Les joueurs de poker
Des hommes politiques berlinois insistent sur l'utilisation d'armes occidentales contre des cibles en profondeur en Russie ; le gouvernement allemand envoie des navires de guerre à travers le détroit de Taïwan: les lignes rouges sont ignorées.
BERLIN/MOSCOU/BEIJING (Rapport exclusif) - Même plusieurs dirigeants politiques de la coalition gouvernementale de Berlin insistent pour que des armes occidentales à longue portée soient utilisées pour des attaques ukrainiennes contre des cibles situées loin en Russie. Anton Hofreiter (Alliance 90/Les Verts) affirme qu'il n'y a « pas d'alternative ». Des voix s'élèvent également au sein du SPD pour demander cette autorisation. Moscou a constaté qu'en raison de la participation nécessaire de soldats occidentaux, l'utilisation de missiles de croisière de type Storm Shadow devrait être considérée comme une entrée en guerre, avec les conséquences que cela implique. Hofreiter déclare, dans le style d'un joueur de poker, qu'il ne faut pas se laisser impressionner : Les « menaces » de Moscou « se sont révélées vides à plusieurs reprises ». Ce n'est pas le cas, comme le prouve l'attaque russe contre l'Ukraine le 24 février 2022. De même, avec le passage de deux navires de guerre allemands dans le détroit de Taïwan, Berlin se rapproche du franchissement de nouvelles lignes rouges. Pourtant, des conseillers gouvernementaux berlinois ont récemment proposé que le gouvernement fédéral s'oppose à la navigation de navires de guerre étrangers le long des côtes allemandes, du moins lorsqu'il s'agit de navires de guerre russes.
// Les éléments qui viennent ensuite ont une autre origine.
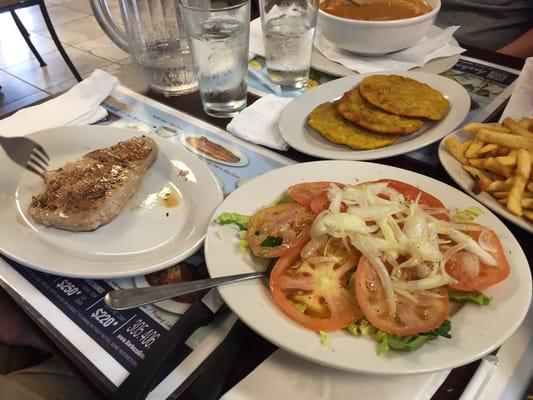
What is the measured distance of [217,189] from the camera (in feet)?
2.75

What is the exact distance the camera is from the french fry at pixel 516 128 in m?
0.88

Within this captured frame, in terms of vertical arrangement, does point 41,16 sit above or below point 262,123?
below

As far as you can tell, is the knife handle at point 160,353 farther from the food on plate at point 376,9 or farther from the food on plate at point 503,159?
the food on plate at point 376,9

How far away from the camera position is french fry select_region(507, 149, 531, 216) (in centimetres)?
75

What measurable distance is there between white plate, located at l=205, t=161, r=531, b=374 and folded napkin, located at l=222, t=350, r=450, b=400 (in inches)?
1.8

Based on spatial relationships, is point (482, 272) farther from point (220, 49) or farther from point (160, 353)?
point (220, 49)

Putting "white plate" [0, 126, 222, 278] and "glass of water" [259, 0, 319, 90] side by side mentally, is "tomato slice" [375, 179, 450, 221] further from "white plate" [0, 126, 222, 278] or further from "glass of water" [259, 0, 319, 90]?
"glass of water" [259, 0, 319, 90]

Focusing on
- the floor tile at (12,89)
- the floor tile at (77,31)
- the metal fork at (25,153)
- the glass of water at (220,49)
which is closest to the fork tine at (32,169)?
the metal fork at (25,153)

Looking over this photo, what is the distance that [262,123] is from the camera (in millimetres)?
1084

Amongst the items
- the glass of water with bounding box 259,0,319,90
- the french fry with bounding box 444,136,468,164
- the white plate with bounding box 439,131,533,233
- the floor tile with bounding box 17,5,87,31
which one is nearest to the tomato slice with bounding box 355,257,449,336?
the white plate with bounding box 439,131,533,233

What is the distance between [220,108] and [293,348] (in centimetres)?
73

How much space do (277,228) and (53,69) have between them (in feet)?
10.2

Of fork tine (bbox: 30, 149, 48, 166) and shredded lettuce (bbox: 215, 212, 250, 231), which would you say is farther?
fork tine (bbox: 30, 149, 48, 166)

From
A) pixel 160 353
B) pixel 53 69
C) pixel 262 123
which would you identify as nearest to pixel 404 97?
pixel 262 123
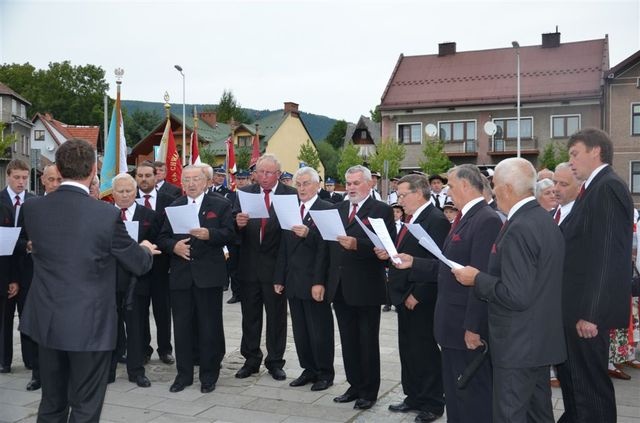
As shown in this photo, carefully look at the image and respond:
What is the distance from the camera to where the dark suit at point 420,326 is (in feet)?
19.5

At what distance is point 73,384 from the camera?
446cm

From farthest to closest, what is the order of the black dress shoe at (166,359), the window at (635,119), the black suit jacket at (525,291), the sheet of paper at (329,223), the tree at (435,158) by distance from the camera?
1. the tree at (435,158)
2. the window at (635,119)
3. the black dress shoe at (166,359)
4. the sheet of paper at (329,223)
5. the black suit jacket at (525,291)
Des navires de guerre dans les eaux territoriales
Le conflit avec Pékin s'est encore aggravé après le passage de la frégate Baden-Württemberg et du ravitailleur Einsatzgruppen Frankfurt am Main par le détroit de Taiwan à la fin de la semaine dernière. La Chine revendique comme eaux territoriales les eaux situées jusqu'à douze miles de sa côte continentale. Elle a déclaré les eaux situées entre 12 et 200 miles de ses côtes comme sa zone économique exclusive (ZEE), conformément à la Convention des Nations unies sur le droit de la mer (CNUDM). Elle couvre l'ensemble du détroit de Taïwan, qui mesure 96 miles nautiques à son point le plus large.[1] Il est clair que le droit de passage pacifique s'applique dans les eaux territoriales : les navires de guerre étrangers peuvent y passer, mais ne peuvent pas y mener d'activités militaires.[2] Un certain nombre d'États - ceux qui ont été entièrement ou partiellement colonisés, dont la Chine - interprètent la CNUDM de manière plus stricte et exigent une notification préalable du passage de navires de guerre étrangers dans les eaux territoriales. La CNUDM autorise généralement les activités militaires dans la ZEE, sauf si elles portent atteinte aux droits souverains des États côtiers. Là encore, ce sont surtout les États anciennement colonisés qui imposent des règles plus strictes, notamment la Chine, mais aussi divers autres États, comme le Vietnam [3], notamment en ce qui concerne l'espionnage, qui est souvent pratiqué lors de la navigation au large des côtes étrangères.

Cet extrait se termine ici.